We recently took on a client in the hygiene products niche who had a bit of a "blind spot" in their digital marketing. They were running Search, Shopping, and a PMax campaign that wasn't pulling its weight, but the real kicker? They had no conversion tracking in place.
They were spending real budget across three campaign types with no idea into which products were generating revenue, which clicks were converting, or where every dollar was actually going. Without that data, the campaigns had no foundation to optimise from, and the PMax campaign in particular was left to run on guesswork.
Our first priority was to stop the guesswork. We implemented full purchase tracking with conversion values so we could see exactly which products were driving revenue. Once the data started flowing, we rebuilt the strategy from the ground up rather than patching what was already there.
Rather than letting the existing PMax campaign continue running across the full product catalogue with no signal to work from, we created a dedicated "Selected Products" PMax campaign. By limiting which products were included and grouping them deliberately, we gave the algorithm a tighter brief and a higher-quality audience to learn from. This product segmentation was one of the most impactful structural changes we made.
We analysed the demographic data and identified age groups that were consuming budget without converting. Those segments were excluded outright. Hygiene products have a fairly defined buyer profile, and letting Google serve ads broadly across all age groups was a significant source of wasted spend. Tightening this alone had an immediate effect on efficiency.
A comprehensive negative keyword list was built to block irrelevant search queries from triggering ads. In a category like hygiene products, broad or ambiguous searches can attract a wide range of unqualified traffic. Cutting that out meant the remaining clicks were significantly more likely to convert.
We reviewed when conversions were actually occurring and set up ad scheduling to concentrate spend during peak periods. Running ads at full spend around the clock in a low-budget account is an easy way to drain the daily cap before the highest-intent traffic arrives. Scheduling addressed that directly.
We worked through the product feed to sharpen titles, descriptions, and images to better match buyer search intent and improve click quality. Alongside that, we resolved a series of policy issues that had been suppressing product eligibility and limiting how broadly the Shopping and PMax campaigns could serve.
The new PMax campaign went live in late January 2026. Within the first two weeks (24 Jan to 8 Feb), it delivered an 8.99 ROAS on A$487.64 in spend, generating A$4,386.32 in conversion value. That early signal confirmed the account rebuild was working.
By the end of February, with all three campaigns running under the new structure, the entire account was humming:
Conversion tracking is the non-negotiable starting point for any serious e-commerce account. Without it, spend has no direction. Once the data foundation was in place, a focused PMax rebuild and feed optimisation drove a 7.67x ROAS within a single month. Granular segmentation, negative keywords, and demographic exclusions kept spend efficient. Both top campaigns ending the month budget-limited signals genuine room to scale further.

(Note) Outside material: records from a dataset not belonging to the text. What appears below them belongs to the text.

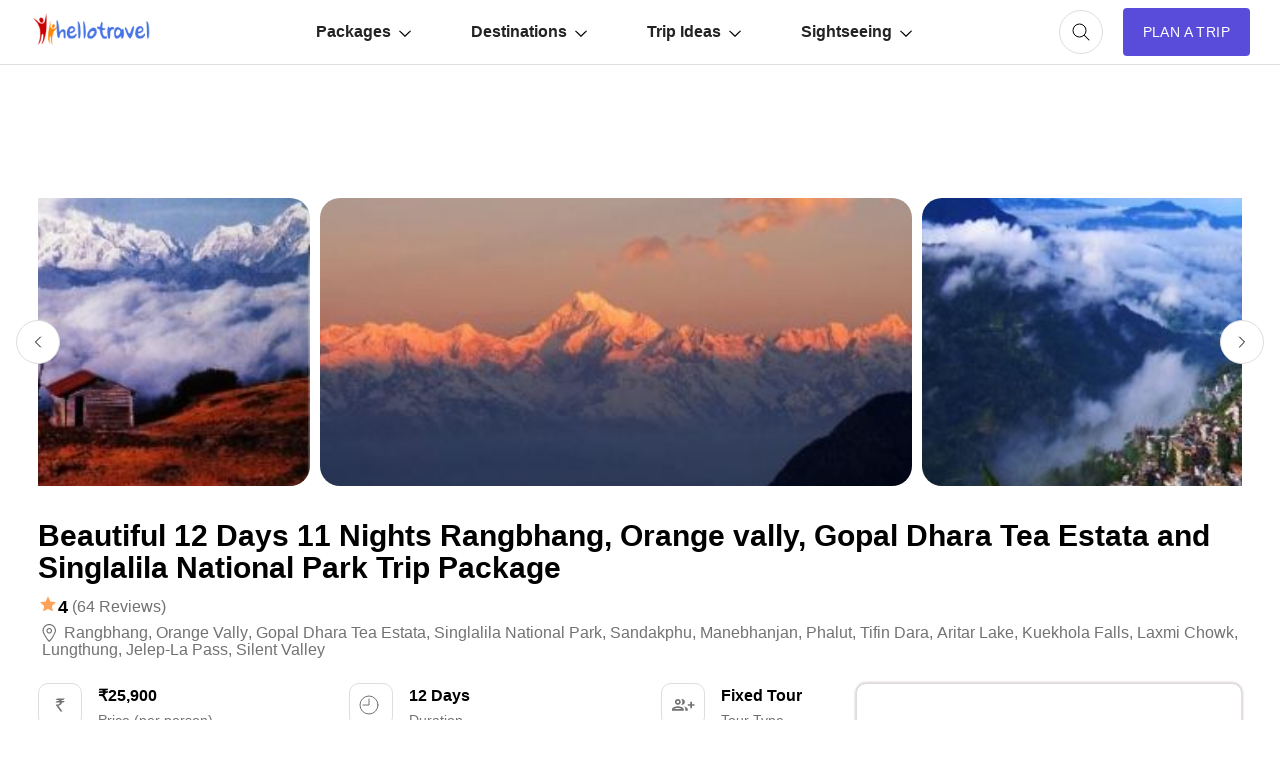

--- FILE ---
content_type: text/html; charset=utf-8
request_url: https://www.google.com/recaptcha/api2/aframe
body_size: 183
content:
<!DOCTYPE HTML><html><head><meta http-equiv="content-type" content="text/html; charset=UTF-8"></head><body><script nonce="AGXq2TuXSqZuJrmUisAyKA">/** Anti-fraud and anti-abuse applications only. See google.com/recaptcha */ try{var clients={'sodar':'https://pagead2.googlesyndication.com/pagead/sodar?'};window.addEventListener("message",function(a){try{if(a.source===window.parent){var b=JSON.parse(a.data);var c=clients[b['id']];if(c){var d=document.createElement('img');d.src=c+b['params']+'&rc='+(localStorage.getItem("rc::a")?sessionStorage.getItem("rc::b"):"");window.document.body.appendChild(d);sessionStorage.setItem("rc::e",parseInt(sessionStorage.getItem("rc::e")||0)+1);localStorage.setItem("rc::h",'1768420282459');}}}catch(b){}});window.parent.postMessage("_grecaptcha_ready", "*");}catch(b){}</script></body></html>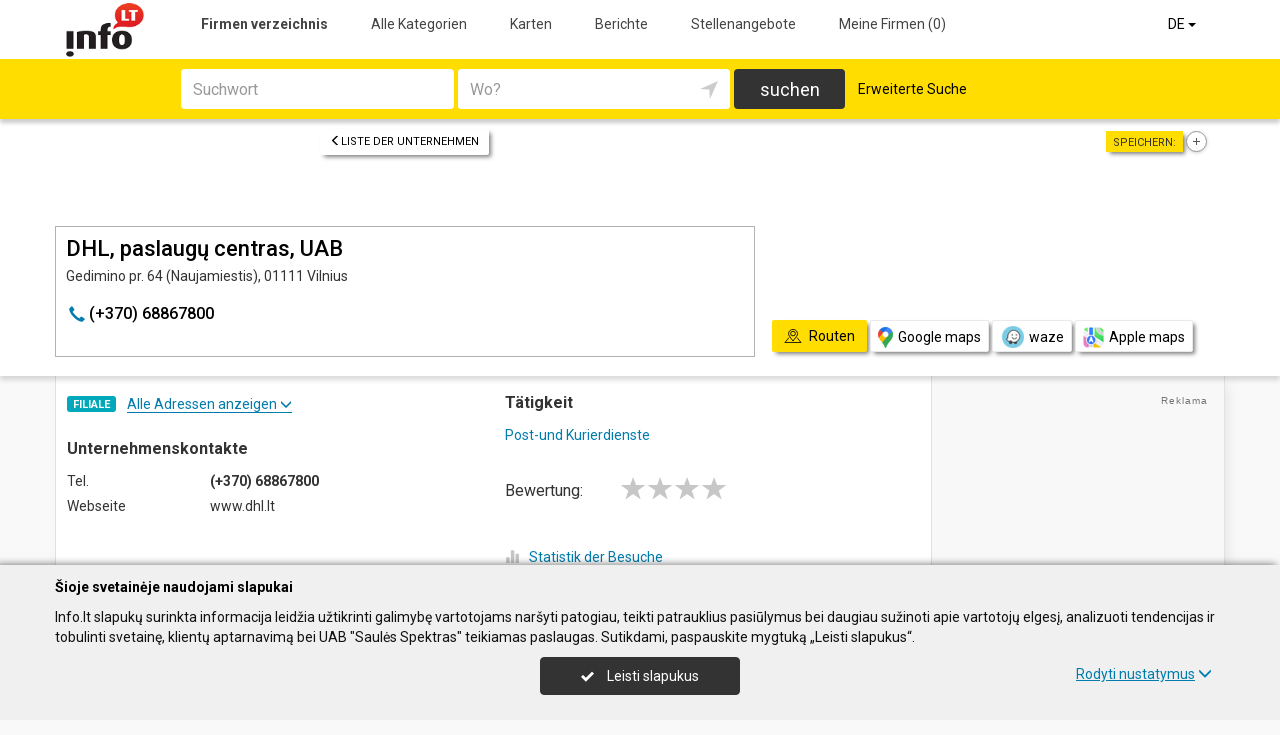

--- FILE ---
content_type: text/html; charset=utf-8
request_url: https://www.google.com/recaptcha/api2/aframe
body_size: 267
content:
<!DOCTYPE HTML><html><head><meta http-equiv="content-type" content="text/html; charset=UTF-8"></head><body><script nonce="XliuhHpjb7_FcHta59CUWw">/** Anti-fraud and anti-abuse applications only. See google.com/recaptcha */ try{var clients={'sodar':'https://pagead2.googlesyndication.com/pagead/sodar?'};window.addEventListener("message",function(a){try{if(a.source===window.parent){var b=JSON.parse(a.data);var c=clients[b['id']];if(c){var d=document.createElement('img');d.src=c+b['params']+'&rc='+(localStorage.getItem("rc::a")?sessionStorage.getItem("rc::b"):"");window.document.body.appendChild(d);sessionStorage.setItem("rc::e",parseInt(sessionStorage.getItem("rc::e")||0)+1);localStorage.setItem("rc::h",'1769512151446');}}}catch(b){}});window.parent.postMessage("_grecaptcha_ready", "*");}catch(b){}</script></body></html>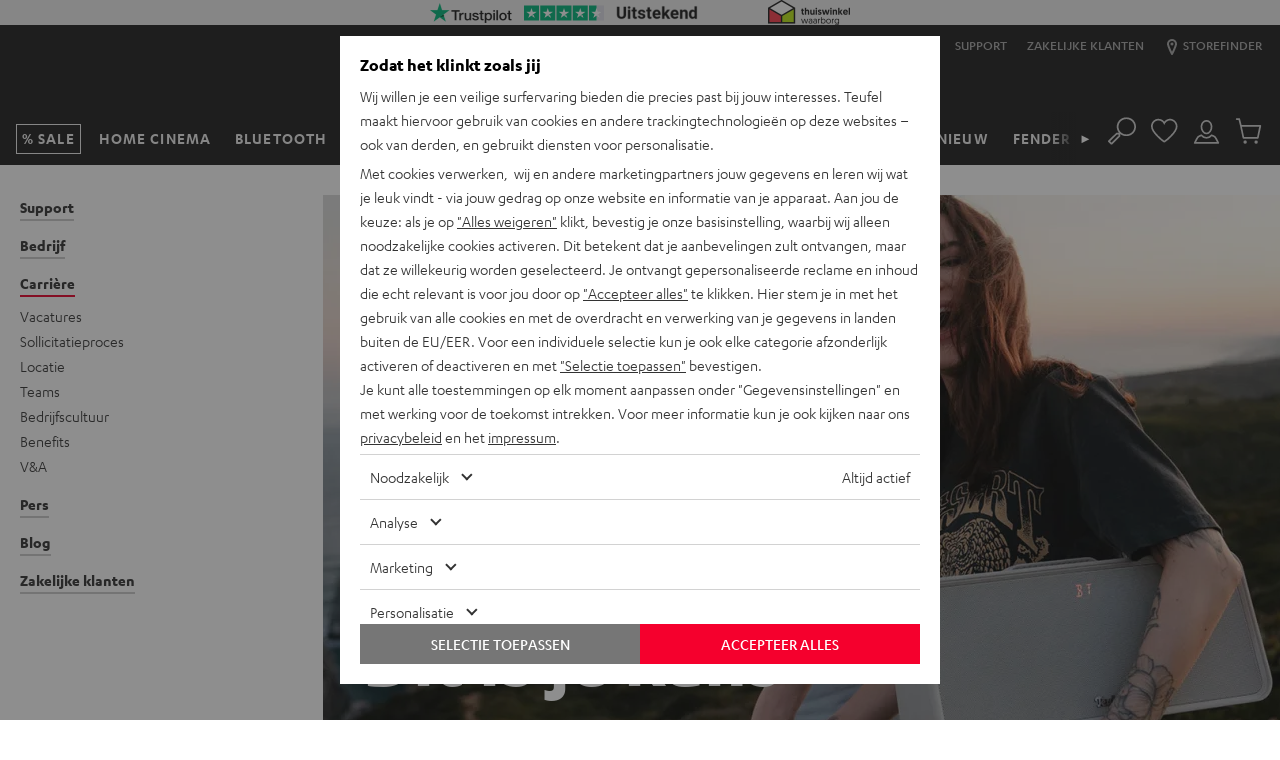

--- FILE ---
content_type: text/vtt
request_url: https://cdn.teufelaudio.com/video/upload/fl_sprite/v1/video/company-campaign-2025-video-com.vtt
body_size: 1605
content:
WEBVTT

00:00:00.000 --> 00:00:01.000
company-campaign-2025-video-com.jpg#xywh=0,0,160,90

00:00:01.000 --> 00:00:02.759
company-campaign-2025-video-com.jpg#xywh=160,0,160,90

00:00:02.759 --> 00:00:05.759
company-campaign-2025-video-com.jpg#xywh=320,0,160,90

00:00:05.759 --> 00:00:08.759
company-campaign-2025-video-com.jpg#xywh=480,0,160,90

00:00:08.759 --> 00:00:11.759
company-campaign-2025-video-com.jpg#xywh=640,0,160,90

00:00:11.759 --> 00:00:14.759
company-campaign-2025-video-com.jpg#xywh=0,90,160,90

00:00:14.759 --> 00:00:17.960
company-campaign-2025-video-com.jpg#xywh=160,90,160,90

00:00:17.960 --> 00:00:21.239
company-campaign-2025-video-com.jpg#xywh=320,90,160,90

00:00:21.239 --> 00:00:24.000
company-campaign-2025-video-com.jpg#xywh=480,90,160,90

00:00:24.000 --> 00:00:30.760
company-campaign-2025-video-com.jpg#xywh=640,90,160,90

00:00:30.760 --> 00:00:33.960
company-campaign-2025-video-com.jpg#xywh=0,180,160,90

00:00:33.960 --> 00:00:37.399
company-campaign-2025-video-com.jpg#xywh=160,180,160,90

00:00:37.399 --> 00:00:40.399
company-campaign-2025-video-com.jpg#xywh=320,180,160,90

00:00:40.399 --> 00:00:43.399
company-campaign-2025-video-com.jpg#xywh=480,180,160,90

00:00:43.399 --> 00:00:46.399
company-campaign-2025-video-com.jpg#xywh=640,180,160,90

00:00:46.399 --> 00:00:49.159
company-campaign-2025-video-com.jpg#xywh=0,270,160,90

00:00:49.159 --> 00:00:52.159
company-campaign-2025-video-com.jpg#xywh=160,270,160,90

00:00:52.159 --> 00:00:55.159
company-campaign-2025-video-com.jpg#xywh=320,270,160,90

| Campaign | ROAS | Conv. Rate | Conv. Value |
|---|---|---|---|
| PMax Selected Products | 7.67 | 6.07% | AU$6,741.87 |
| Standard Shopping | 6.34 | 6.69% | AU$1,709.65 |
| Search | 3.89 | 8.23% | AU$1,181.21 |
| Total Account | 6.63 | 6.38% | AU$9,632.73 |
By moving away from a "set and forget" approach and focusing on strict segmentation and data-driven targeting, we turned a fragmented account into a high-yielding revenue engine. AU$9,632.73 in tracked revenue from AU$1,452.24 in spend, in month one, with both primary campaigns constrained only by daily budget rather than by performance.